◆ GOAL ◆
Copy the listing below with every "red curtain" swapped for "red drape" and nothing else altered. Leave out the pictures.

◆ INFORMATION GIVEN ◆
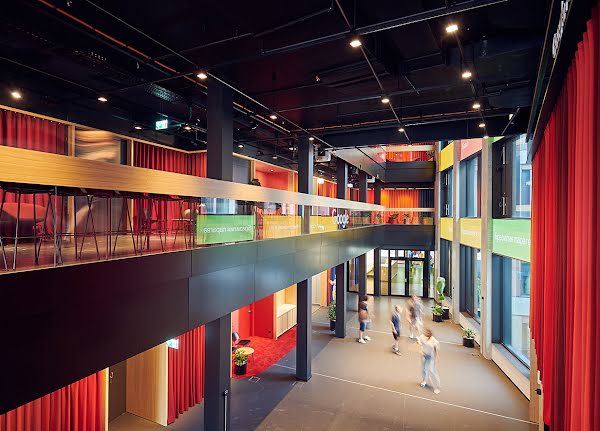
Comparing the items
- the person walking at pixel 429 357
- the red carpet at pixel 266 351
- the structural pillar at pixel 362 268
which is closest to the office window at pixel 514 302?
the person walking at pixel 429 357

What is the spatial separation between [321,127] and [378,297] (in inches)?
482

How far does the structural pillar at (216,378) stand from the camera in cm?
574

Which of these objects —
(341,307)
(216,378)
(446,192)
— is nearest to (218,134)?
(216,378)

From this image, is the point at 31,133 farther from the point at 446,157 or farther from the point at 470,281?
the point at 446,157

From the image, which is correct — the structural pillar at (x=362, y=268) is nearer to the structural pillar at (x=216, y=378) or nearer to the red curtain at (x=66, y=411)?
the structural pillar at (x=216, y=378)

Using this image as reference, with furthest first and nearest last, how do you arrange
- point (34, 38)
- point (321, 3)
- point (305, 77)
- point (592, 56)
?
point (305, 77) → point (34, 38) → point (321, 3) → point (592, 56)

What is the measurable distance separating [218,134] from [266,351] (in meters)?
8.58

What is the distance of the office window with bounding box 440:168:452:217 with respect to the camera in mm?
16359

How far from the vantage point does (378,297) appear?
18.6 metres

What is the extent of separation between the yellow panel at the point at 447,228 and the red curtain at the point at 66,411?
45.5 feet

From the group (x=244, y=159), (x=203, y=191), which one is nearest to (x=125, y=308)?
(x=203, y=191)

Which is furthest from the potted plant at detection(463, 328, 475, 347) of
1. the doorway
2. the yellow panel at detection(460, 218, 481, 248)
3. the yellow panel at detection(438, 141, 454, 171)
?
the yellow panel at detection(438, 141, 454, 171)

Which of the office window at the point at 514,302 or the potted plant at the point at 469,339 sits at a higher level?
the office window at the point at 514,302

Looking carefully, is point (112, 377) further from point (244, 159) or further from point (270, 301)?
point (244, 159)
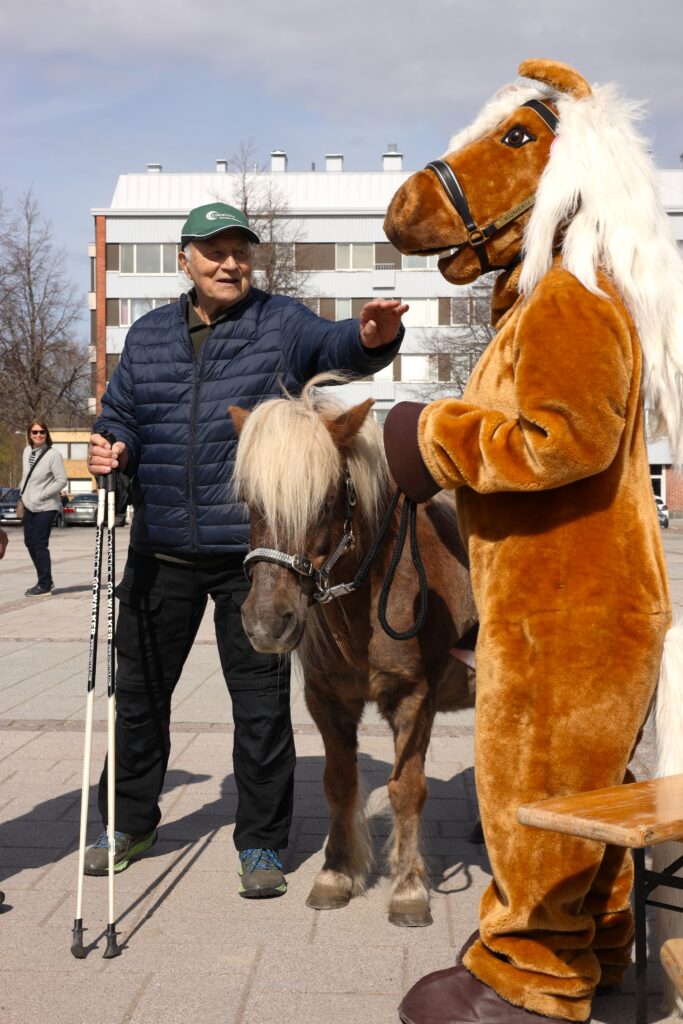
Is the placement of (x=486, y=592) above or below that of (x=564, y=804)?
above

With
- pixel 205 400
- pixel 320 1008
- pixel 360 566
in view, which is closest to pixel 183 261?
pixel 205 400

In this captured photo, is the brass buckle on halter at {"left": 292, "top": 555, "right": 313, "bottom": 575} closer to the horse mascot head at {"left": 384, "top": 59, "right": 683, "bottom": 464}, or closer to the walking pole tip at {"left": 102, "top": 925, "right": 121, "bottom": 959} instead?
the horse mascot head at {"left": 384, "top": 59, "right": 683, "bottom": 464}

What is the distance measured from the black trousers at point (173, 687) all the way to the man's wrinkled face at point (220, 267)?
3.29 feet

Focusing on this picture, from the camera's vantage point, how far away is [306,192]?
53.2 meters

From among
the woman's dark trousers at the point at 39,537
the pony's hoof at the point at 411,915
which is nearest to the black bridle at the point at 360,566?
the pony's hoof at the point at 411,915

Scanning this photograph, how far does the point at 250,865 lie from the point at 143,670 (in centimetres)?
87

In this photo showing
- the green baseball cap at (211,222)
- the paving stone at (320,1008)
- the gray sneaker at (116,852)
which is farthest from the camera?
the gray sneaker at (116,852)

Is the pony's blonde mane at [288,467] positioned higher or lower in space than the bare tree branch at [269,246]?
lower

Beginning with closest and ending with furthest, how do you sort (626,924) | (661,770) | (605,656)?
(605,656) → (661,770) → (626,924)

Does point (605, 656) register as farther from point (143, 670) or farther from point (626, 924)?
point (143, 670)

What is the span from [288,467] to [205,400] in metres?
0.95

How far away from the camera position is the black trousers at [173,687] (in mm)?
4121

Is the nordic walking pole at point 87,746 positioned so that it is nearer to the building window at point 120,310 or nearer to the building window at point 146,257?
the building window at point 146,257

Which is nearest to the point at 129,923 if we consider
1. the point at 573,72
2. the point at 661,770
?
the point at 661,770
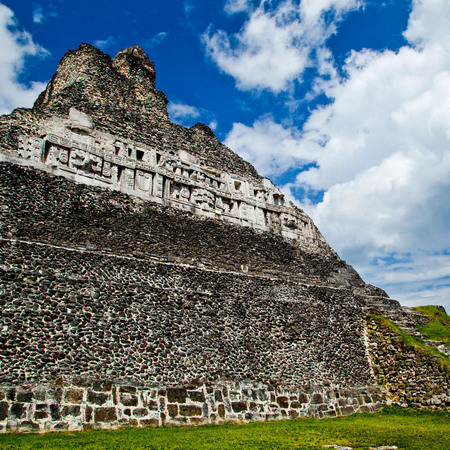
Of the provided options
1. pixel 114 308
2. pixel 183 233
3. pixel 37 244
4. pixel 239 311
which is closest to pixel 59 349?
pixel 114 308

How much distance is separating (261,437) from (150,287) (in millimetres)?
4764

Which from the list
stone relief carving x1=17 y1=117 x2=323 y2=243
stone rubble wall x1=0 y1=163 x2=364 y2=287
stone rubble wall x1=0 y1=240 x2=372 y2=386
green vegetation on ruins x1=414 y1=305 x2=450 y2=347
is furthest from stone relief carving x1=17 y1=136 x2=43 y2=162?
green vegetation on ruins x1=414 y1=305 x2=450 y2=347

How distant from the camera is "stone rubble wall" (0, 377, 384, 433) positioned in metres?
7.07

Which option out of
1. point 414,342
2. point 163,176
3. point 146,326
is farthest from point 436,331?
point 163,176

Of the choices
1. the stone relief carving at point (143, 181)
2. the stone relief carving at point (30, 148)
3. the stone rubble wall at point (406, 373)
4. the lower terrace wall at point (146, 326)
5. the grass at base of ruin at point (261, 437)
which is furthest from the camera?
the stone relief carving at point (143, 181)

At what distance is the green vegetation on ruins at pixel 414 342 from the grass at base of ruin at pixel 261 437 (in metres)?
2.80

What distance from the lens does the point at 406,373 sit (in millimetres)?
12570

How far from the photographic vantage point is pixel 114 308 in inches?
375

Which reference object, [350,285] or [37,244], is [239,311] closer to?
[37,244]

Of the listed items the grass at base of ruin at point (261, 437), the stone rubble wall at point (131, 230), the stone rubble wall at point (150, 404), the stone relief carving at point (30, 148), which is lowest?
the grass at base of ruin at point (261, 437)

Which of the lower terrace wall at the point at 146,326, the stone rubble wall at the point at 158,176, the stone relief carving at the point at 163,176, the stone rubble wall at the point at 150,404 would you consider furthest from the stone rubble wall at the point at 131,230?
the stone rubble wall at the point at 150,404

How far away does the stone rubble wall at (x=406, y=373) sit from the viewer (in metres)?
11.7

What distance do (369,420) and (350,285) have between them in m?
7.47

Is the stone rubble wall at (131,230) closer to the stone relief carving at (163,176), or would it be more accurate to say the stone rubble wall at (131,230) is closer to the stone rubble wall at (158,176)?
the stone rubble wall at (158,176)
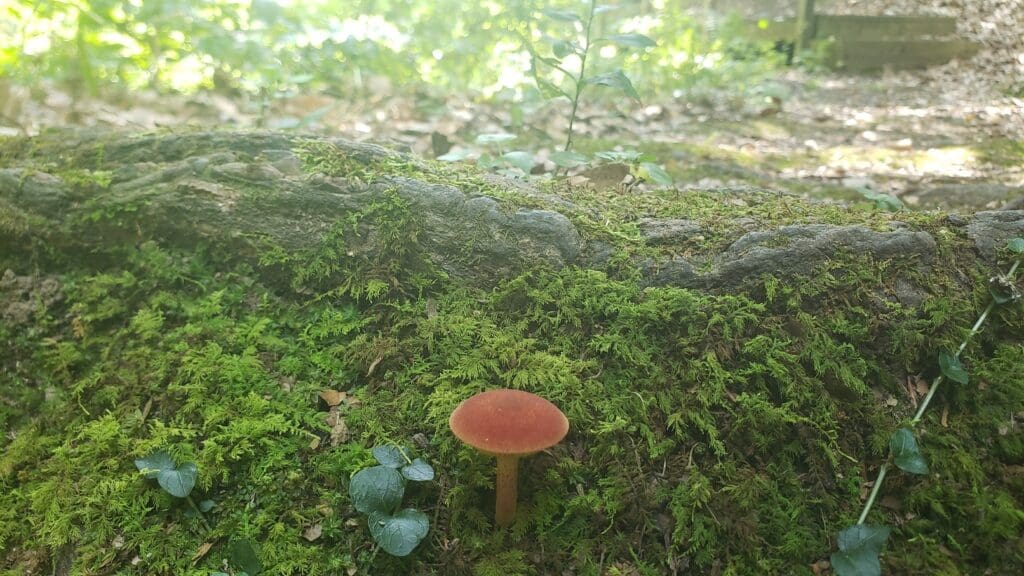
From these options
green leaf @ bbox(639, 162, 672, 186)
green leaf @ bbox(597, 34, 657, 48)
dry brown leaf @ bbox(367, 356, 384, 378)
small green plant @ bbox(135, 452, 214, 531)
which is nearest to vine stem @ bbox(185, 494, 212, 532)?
small green plant @ bbox(135, 452, 214, 531)

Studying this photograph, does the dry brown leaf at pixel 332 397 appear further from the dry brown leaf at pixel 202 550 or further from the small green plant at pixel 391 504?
the dry brown leaf at pixel 202 550

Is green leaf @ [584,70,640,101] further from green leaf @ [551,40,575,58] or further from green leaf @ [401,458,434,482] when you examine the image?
green leaf @ [401,458,434,482]

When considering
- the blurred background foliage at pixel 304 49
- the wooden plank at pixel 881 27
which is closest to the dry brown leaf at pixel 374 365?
the blurred background foliage at pixel 304 49

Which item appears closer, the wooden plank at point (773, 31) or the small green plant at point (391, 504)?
the small green plant at point (391, 504)

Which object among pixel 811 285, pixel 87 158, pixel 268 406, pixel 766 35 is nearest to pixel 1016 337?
pixel 811 285

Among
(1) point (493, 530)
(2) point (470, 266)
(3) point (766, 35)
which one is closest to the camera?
(1) point (493, 530)

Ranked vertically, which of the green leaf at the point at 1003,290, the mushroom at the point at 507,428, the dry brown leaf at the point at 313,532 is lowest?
the dry brown leaf at the point at 313,532

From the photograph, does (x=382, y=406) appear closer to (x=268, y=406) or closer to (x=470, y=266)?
(x=268, y=406)
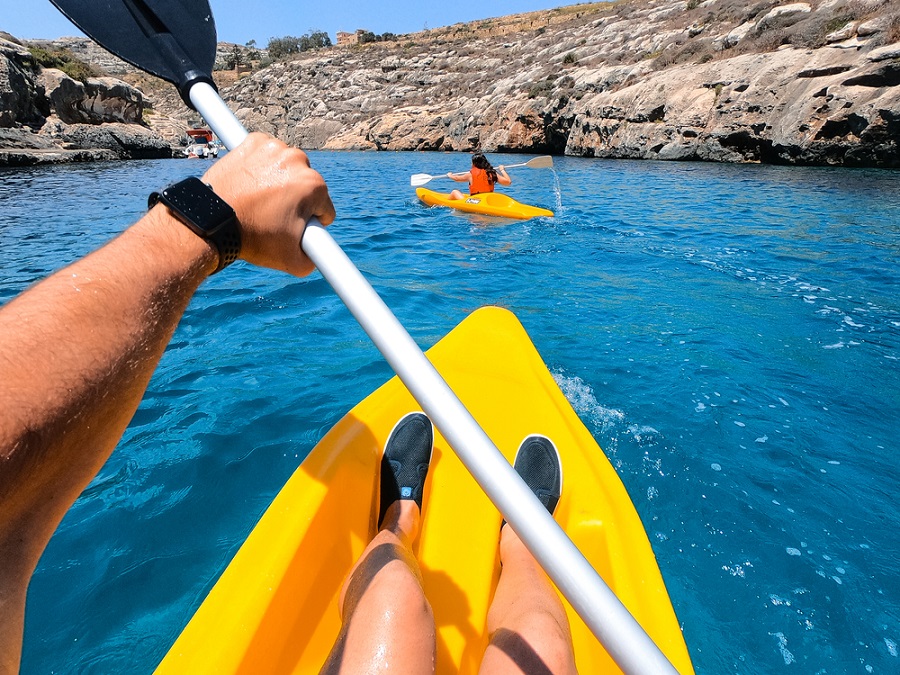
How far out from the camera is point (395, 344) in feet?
3.59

◆ ANSWER TO THIS EXERCISE ◆
Comparing the items
- the person walking at pixel 429 357
- the red carpet at pixel 266 351
- the structural pillar at pixel 362 268
which is closest to the office window at pixel 514 302?
the person walking at pixel 429 357

What is the spatial separation between [321,127] and [378,297] (in inches)?
482

How far does the structural pillar at (216,378) stand from the camera in cm?
574

Which of these objects —
(341,307)
(216,378)
(446,192)
— is nearest to (218,134)?
(216,378)

From this image, is the point at 31,133 farther from the point at 446,157 or farther from the point at 470,281?
the point at 446,157

From the image, which is correct — the structural pillar at (x=362, y=268) is nearer to the structural pillar at (x=216, y=378) or nearer to the red drape at (x=66, y=411)?
the structural pillar at (x=216, y=378)

Using this image as reference, with furthest first and nearest last, how do you arrange
- point (34, 38)
- point (321, 3)
- point (305, 77)
- point (592, 56)
?
point (305, 77) → point (34, 38) → point (321, 3) → point (592, 56)

What is the measurable distance separating [218,134] from [266,351] (in meters)?
8.58

What is the distance of the office window with bounding box 440:168:452:217 with respect to the camera in mm?
16359

How far from the vantage point does (378,297) appear?
18.6 metres

What is the extent of separation between the yellow panel at the point at 447,228 and the red drape at the point at 66,411?
45.5 feet

From the group (x=244, y=159), (x=203, y=191), which one is nearest to (x=125, y=308)?
(x=203, y=191)

Which is furthest from the potted plant at detection(463, 328, 475, 347) of
1. the doorway
2. the yellow panel at detection(460, 218, 481, 248)
3. the yellow panel at detection(438, 141, 454, 171)
?
the yellow panel at detection(438, 141, 454, 171)

Which of the office window at the point at 514,302 or the potted plant at the point at 469,339 sits at a higher level?
the office window at the point at 514,302

Looking carefully, is point (112, 377) further from point (244, 159) or further from point (270, 301)?
point (244, 159)
Is the placement of (x=486, y=592) above or below that of (x=564, y=804)?
above

With
- pixel 205 400
- pixel 320 1008
- pixel 360 566
in view, which is closest to pixel 183 261?
pixel 205 400

In this captured photo, is the brass buckle on halter at {"left": 292, "top": 555, "right": 313, "bottom": 575} closer to the horse mascot head at {"left": 384, "top": 59, "right": 683, "bottom": 464}, or closer to the walking pole tip at {"left": 102, "top": 925, "right": 121, "bottom": 959} instead?
the horse mascot head at {"left": 384, "top": 59, "right": 683, "bottom": 464}

What is the distance measured from the black trousers at point (173, 687) all the way to the man's wrinkled face at point (220, 267)?
3.29 feet

Focusing on this picture, from the camera's vantage point, how far away is [306,192]?
53.2 meters

From among
the woman's dark trousers at the point at 39,537
the pony's hoof at the point at 411,915
which is nearest to the black bridle at the point at 360,566?
the pony's hoof at the point at 411,915

Scanning this photograph, how far does the point at 250,865 lie from the point at 143,670 (in centimetres)?
87

In this photo showing
- the green baseball cap at (211,222)
- the paving stone at (320,1008)
- the gray sneaker at (116,852)
which is farthest from the camera?
the gray sneaker at (116,852)

Is the pony's blonde mane at [288,467] positioned higher or lower in space than the bare tree branch at [269,246]?
lower

Beginning with closest and ending with furthest, how do you sort (626,924) | (661,770) | (605,656)?
(605,656) → (661,770) → (626,924)

Does point (605, 656) register as farther from point (143, 670) or farther from point (626, 924)?
point (143, 670)

What is the span from [288,467] to [205,400] in metres?
0.95

How far away from the camera position is the black trousers at [173,687] (in mm)?
4121

Is the nordic walking pole at point 87,746 positioned so that it is nearer to the building window at point 120,310 or nearer to the building window at point 146,257?
the building window at point 146,257

Which is nearest to the point at 129,923 if we consider
1. the point at 573,72
2. the point at 661,770
?
the point at 661,770
Of the provided options
1. pixel 114 308
2. pixel 183 233
3. pixel 37 244
4. pixel 239 311
which is closest to pixel 59 349?
pixel 114 308

How much distance is separating (261,437) from (150,287) (in millimetres)?
4764

Which from the list
stone relief carving x1=17 y1=117 x2=323 y2=243
stone rubble wall x1=0 y1=163 x2=364 y2=287
stone rubble wall x1=0 y1=240 x2=372 y2=386
green vegetation on ruins x1=414 y1=305 x2=450 y2=347
is furthest from stone relief carving x1=17 y1=136 x2=43 y2=162?
green vegetation on ruins x1=414 y1=305 x2=450 y2=347

How distant from the camera is "stone rubble wall" (0, 377, 384, 433) positioned in metres?
7.07

Which option out of
1. point 414,342
2. point 163,176
3. point 146,326
is farthest from point 436,331?
point 163,176

Of the choices
1. the stone relief carving at point (143, 181)
2. the stone relief carving at point (30, 148)
3. the stone rubble wall at point (406, 373)
4. the lower terrace wall at point (146, 326)
5. the grass at base of ruin at point (261, 437)
which is furthest from the camera?
the stone relief carving at point (143, 181)

At what distance is the green vegetation on ruins at pixel 414 342 from the grass at base of ruin at pixel 261 437 (in metres)?
2.80

What distance from the lens does the point at 406,373 sit (in millimetres)?
12570

How far from the photographic vantage point is pixel 114 308 in inches?
375

Which reference object, [350,285] or [37,244], is [239,311] closer to?
[37,244]

Of the listed items the grass at base of ruin at point (261, 437), the stone rubble wall at point (131, 230), the stone rubble wall at point (150, 404), the stone relief carving at point (30, 148), which is lowest?
the grass at base of ruin at point (261, 437)

Which of the lower terrace wall at the point at 146,326, the stone rubble wall at the point at 158,176, the stone relief carving at the point at 163,176, the stone rubble wall at the point at 150,404 would you consider furthest from the stone rubble wall at the point at 131,230?
the stone rubble wall at the point at 150,404

How far away does the stone rubble wall at (x=406, y=373) sit from the viewer (in metres)?
11.7

What distance do (369,420) and (350,285) have between them in m?
7.47

Is the stone rubble wall at (131,230) closer to the stone relief carving at (163,176), or would it be more accurate to say the stone rubble wall at (131,230) is closer to the stone rubble wall at (158,176)?
the stone rubble wall at (158,176)
From these options
green leaf @ bbox(639, 162, 672, 186)
green leaf @ bbox(597, 34, 657, 48)
dry brown leaf @ bbox(367, 356, 384, 378)
small green plant @ bbox(135, 452, 214, 531)
which is nearest to vine stem @ bbox(185, 494, 212, 532)?
small green plant @ bbox(135, 452, 214, 531)

Studying this photograph, does the dry brown leaf at pixel 332 397 appear further from the dry brown leaf at pixel 202 550 or further from the small green plant at pixel 391 504?
the dry brown leaf at pixel 202 550

Is green leaf @ [584,70,640,101] further from green leaf @ [551,40,575,58] or further from green leaf @ [401,458,434,482] when you examine the image?
green leaf @ [401,458,434,482]

When considering
- the blurred background foliage at pixel 304 49
- the wooden plank at pixel 881 27
which is closest to the dry brown leaf at pixel 374 365?
the blurred background foliage at pixel 304 49

Which item appears closer, the wooden plank at point (773, 31) or the small green plant at point (391, 504)?
the small green plant at point (391, 504)

Which object among pixel 811 285, pixel 87 158, pixel 268 406, pixel 766 35 is nearest to pixel 1016 337?
pixel 811 285

Among
(1) point (493, 530)
(2) point (470, 266)
(3) point (766, 35)
which one is closest to the camera?
(1) point (493, 530)

Ranked vertically, which of the green leaf at the point at 1003,290, the mushroom at the point at 507,428, the dry brown leaf at the point at 313,532 is lowest?
the dry brown leaf at the point at 313,532

From the photograph, does (x=382, y=406) appear closer to (x=268, y=406) or closer to (x=470, y=266)?
(x=268, y=406)
How far out from the camera is point (395, 344) in feet?
3.59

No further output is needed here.